» Set problem 1
Please quote the stretch of the passage on energy efficiency from "The One Earth" through "WGIII Chapter 6).".
» Set problem 2
How many lines of the entries below contain the string "wall"? Reply with the number alone.

» Text excerpt

One of the key goals of efficiency measures is to decrease energy consumption without reducing quality of life. The beauty of efficiency is that, if done successfully, it can accomplish the same goal with fewer resources. For example, among the wealthiest nations in the world, where living standards are all high, there are significant disparities in yearly greenhouse gas emissions. Switzerland is around 4 tonnes per person, Singapore 5.5, Norway 7 and a half, but Canada, Australia, and the United States all hover above 14 tonnes per capita (Our World in Data). The differences are technology, infrastructure, and behavior.
On the supply side, governments and companies can increase efficiency through incentivizing and creating technological innovation and smart infrastructure, and on the demand side, adopting efficient technologies and behaviors and using more efficient infrastructure are ways countries can achieve high standards of living with far less material and energy consumption (material efficiency is itself a form of energy efficiency as almost all materials come with embodied energy costs).
The One Earth Climate Model (OECM) incorporates various efficiency assumptions into its model that span across technological, infrastructural, and behavioral advances. Doing so predicts a final energy demand of 366 EJ in 2055. In comparison, if current per capita energy consumption was continued, final energy consumption would be 550 EJ, given a projected population of 10 million by the year 2057 (IPCC WGIII Chapter 6).

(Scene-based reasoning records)

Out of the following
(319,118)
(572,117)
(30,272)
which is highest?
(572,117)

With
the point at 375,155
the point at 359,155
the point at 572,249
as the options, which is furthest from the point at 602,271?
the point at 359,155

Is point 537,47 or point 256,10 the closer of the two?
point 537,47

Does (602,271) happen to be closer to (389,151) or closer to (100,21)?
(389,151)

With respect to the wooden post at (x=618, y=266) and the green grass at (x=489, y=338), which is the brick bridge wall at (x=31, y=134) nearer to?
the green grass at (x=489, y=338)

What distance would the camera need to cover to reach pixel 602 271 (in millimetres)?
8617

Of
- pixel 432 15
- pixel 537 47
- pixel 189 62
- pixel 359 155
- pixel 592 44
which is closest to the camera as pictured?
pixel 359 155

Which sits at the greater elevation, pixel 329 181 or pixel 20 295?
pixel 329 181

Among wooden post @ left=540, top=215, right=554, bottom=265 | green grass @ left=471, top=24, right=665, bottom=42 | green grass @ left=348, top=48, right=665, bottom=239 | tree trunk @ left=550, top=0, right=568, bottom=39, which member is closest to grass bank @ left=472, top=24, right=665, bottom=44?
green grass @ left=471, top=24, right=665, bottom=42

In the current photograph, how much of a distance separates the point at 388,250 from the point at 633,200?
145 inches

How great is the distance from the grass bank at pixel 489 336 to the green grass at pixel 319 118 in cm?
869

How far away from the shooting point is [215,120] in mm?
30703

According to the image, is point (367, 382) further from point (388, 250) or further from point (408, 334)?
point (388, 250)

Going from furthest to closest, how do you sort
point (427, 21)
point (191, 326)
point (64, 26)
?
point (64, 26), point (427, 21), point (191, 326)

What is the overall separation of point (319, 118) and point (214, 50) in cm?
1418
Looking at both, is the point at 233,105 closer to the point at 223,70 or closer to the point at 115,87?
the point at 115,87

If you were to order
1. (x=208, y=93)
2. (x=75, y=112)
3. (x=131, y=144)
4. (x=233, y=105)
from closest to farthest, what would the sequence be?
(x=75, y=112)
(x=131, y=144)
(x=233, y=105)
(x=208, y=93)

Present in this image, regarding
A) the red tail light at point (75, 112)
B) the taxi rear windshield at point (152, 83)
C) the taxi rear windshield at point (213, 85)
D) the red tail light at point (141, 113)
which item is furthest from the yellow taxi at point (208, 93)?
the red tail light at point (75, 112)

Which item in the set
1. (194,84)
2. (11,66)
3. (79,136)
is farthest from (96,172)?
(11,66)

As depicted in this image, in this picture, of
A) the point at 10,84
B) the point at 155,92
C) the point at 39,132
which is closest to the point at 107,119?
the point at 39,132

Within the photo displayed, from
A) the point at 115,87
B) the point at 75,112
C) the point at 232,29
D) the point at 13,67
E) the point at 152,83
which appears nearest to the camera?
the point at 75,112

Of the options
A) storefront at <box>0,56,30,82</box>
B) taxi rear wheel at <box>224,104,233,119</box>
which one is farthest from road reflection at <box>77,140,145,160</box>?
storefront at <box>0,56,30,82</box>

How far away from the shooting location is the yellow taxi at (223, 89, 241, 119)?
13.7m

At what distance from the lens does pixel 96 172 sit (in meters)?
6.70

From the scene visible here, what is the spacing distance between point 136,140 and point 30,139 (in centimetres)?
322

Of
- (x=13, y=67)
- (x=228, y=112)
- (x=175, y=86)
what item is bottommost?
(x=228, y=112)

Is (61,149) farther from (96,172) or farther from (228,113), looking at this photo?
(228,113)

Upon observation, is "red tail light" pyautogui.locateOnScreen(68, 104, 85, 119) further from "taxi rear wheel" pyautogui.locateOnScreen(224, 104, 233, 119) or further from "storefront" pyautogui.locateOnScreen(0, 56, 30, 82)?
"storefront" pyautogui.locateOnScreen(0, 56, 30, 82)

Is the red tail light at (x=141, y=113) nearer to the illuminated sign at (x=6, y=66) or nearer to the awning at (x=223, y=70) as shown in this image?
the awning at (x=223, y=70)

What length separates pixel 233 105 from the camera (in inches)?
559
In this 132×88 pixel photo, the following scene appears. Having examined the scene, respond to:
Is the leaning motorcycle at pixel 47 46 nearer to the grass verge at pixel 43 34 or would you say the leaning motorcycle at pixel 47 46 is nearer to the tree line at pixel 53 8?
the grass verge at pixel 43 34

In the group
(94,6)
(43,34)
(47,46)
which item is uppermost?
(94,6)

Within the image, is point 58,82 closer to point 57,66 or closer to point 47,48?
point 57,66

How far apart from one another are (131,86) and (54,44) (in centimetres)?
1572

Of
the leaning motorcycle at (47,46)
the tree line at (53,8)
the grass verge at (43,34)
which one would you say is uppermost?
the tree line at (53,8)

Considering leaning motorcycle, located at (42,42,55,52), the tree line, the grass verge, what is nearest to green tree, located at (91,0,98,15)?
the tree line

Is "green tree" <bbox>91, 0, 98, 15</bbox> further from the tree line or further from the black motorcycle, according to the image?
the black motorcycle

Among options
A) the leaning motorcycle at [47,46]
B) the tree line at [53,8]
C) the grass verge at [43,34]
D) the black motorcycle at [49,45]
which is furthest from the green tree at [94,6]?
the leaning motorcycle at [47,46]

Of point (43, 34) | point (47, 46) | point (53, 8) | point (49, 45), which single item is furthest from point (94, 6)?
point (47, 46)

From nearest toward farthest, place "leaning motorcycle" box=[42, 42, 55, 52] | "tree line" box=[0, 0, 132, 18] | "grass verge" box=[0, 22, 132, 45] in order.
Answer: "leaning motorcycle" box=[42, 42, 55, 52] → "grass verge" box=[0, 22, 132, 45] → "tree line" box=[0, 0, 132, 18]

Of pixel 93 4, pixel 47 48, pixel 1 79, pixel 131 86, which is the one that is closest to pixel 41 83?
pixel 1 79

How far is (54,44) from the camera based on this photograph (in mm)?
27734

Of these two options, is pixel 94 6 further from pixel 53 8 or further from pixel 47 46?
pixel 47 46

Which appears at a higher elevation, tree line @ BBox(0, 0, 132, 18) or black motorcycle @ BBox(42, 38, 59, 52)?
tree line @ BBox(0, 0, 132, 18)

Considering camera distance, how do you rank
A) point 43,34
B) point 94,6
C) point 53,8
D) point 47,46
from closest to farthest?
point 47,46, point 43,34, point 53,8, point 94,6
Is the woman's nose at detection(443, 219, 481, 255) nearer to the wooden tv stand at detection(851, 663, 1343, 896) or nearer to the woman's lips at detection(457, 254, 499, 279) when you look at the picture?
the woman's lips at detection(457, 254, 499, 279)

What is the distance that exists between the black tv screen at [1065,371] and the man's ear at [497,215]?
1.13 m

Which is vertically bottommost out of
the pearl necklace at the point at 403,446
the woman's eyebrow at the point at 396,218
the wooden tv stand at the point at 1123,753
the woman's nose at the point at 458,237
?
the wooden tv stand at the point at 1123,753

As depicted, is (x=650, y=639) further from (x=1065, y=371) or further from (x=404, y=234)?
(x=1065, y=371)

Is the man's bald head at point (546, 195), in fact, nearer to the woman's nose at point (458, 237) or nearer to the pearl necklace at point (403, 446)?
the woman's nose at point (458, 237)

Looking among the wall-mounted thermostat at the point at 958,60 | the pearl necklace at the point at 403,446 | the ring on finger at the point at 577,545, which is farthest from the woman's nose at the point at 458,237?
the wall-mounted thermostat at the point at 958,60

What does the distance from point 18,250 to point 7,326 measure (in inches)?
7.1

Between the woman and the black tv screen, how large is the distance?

» Written response 1
The One Earth Climate Model (OECM) incorporates various efficiency assumptions into its model that span across technological, infrastructural, and behavioral advances. Doing so predicts a final energy demand of 366 EJ in 2055. In comparison, if current per capita energy consumption was continued, final energy consumption would be 550 EJ, given a projected population of 10 million by the year 2057 (IPCC WGIII Chapter 6).

» Written response 2
3